Sunday, October 16, 2011

Chosen

Our Adult Christian Education class is viewing a series on the Old Testament from a professor at Vanderbilt University. Today's lesson covered the stories of Cain & Abel and Noah. The professor made the point that aspects of these stories (as well as the Creation story) are to be found in other Middle Eastern and Greek mythologies. The purveyors of the OT stories must have had many more details at their disposal for the stories to be part of their meaningful legend.

The class facilitator, herself a teacher of theology, emphasized the importance of understanding that the OT stories did not stand alone. They were a variation on a whole cloth narrative (cf Hmong story quilts) common to  the peoples of the Middle East. She quoted a favorite writer (whose name I did not get) that there is only one story in mankind - the story of our identity. The OT variations are entwined in and informed by their early Middle Eastern milieu, but still climaxed in the identity story of Israel.

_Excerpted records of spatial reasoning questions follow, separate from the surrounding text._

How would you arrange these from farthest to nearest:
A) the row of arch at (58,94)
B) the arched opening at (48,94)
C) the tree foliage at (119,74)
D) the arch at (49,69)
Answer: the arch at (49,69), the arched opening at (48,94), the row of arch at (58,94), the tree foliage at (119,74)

That made me think of the OT pericope for the day from Exodus 33. In it, Moses dickered with God to define the terms of his chosen-ness and the Israelites' chosen-ness. "You have said we have found favor in your sight, but now show us Your way so we can find favor in your sight." That could be read as a pious request to learn just how to obey YHWH. Or it could be read as an attempt to put himself and the Israelites on even footing with God. "We'll both be each other's favorites - then it will be an equal partnership. We won't owe you any more than you owe us." That sounds cynical, but it is not unlike the bargains we often attempt with God ourselves. Moses' further arguments sound more along the lines of resolving an identity crisis than of swearing fealty and obeisance.

God says in Exodus "My presence will go with you" and Moses replies "If your presence will NOT go, then do not move us from this place... in this way, we will be distinct." Moses goes so far as to negotiate witnessing God's glory itself. God accommodates Him. "You can see my back, but not my face." God even described himself in bodily terms, as though He was in the image of man, and not the other way around.

Finally, Moses was confident that he was the chosen leader of a chosen people. But the operation looks more like a messy birthing than a ceremonial anointing. Tearing a chosen people for the One God out of the fabric of Middle Eastern polytheism and mythologies was an arduous process. That is the story of the OT.

The New Testament reverses that story, resulting in an almost equally messy patchwork called the Church. With the Church there is no more chosen leader or chosen race. The narrative tradition and cult practices of the longstanding chosen people must be liberalized to accommodate other stories. The peoples of the Middle East (Jerusalem, Judea, Samaria...) are linked together again, along with uttermost parts of the earth in a new story known as the Gospel. In the Gospel there is no Jew, Greek, male, female, slave nor freeman. The Gospel is the final story of the identity of a people of God comprised of those in the image of God learning to bear witness to the glory of God for all time.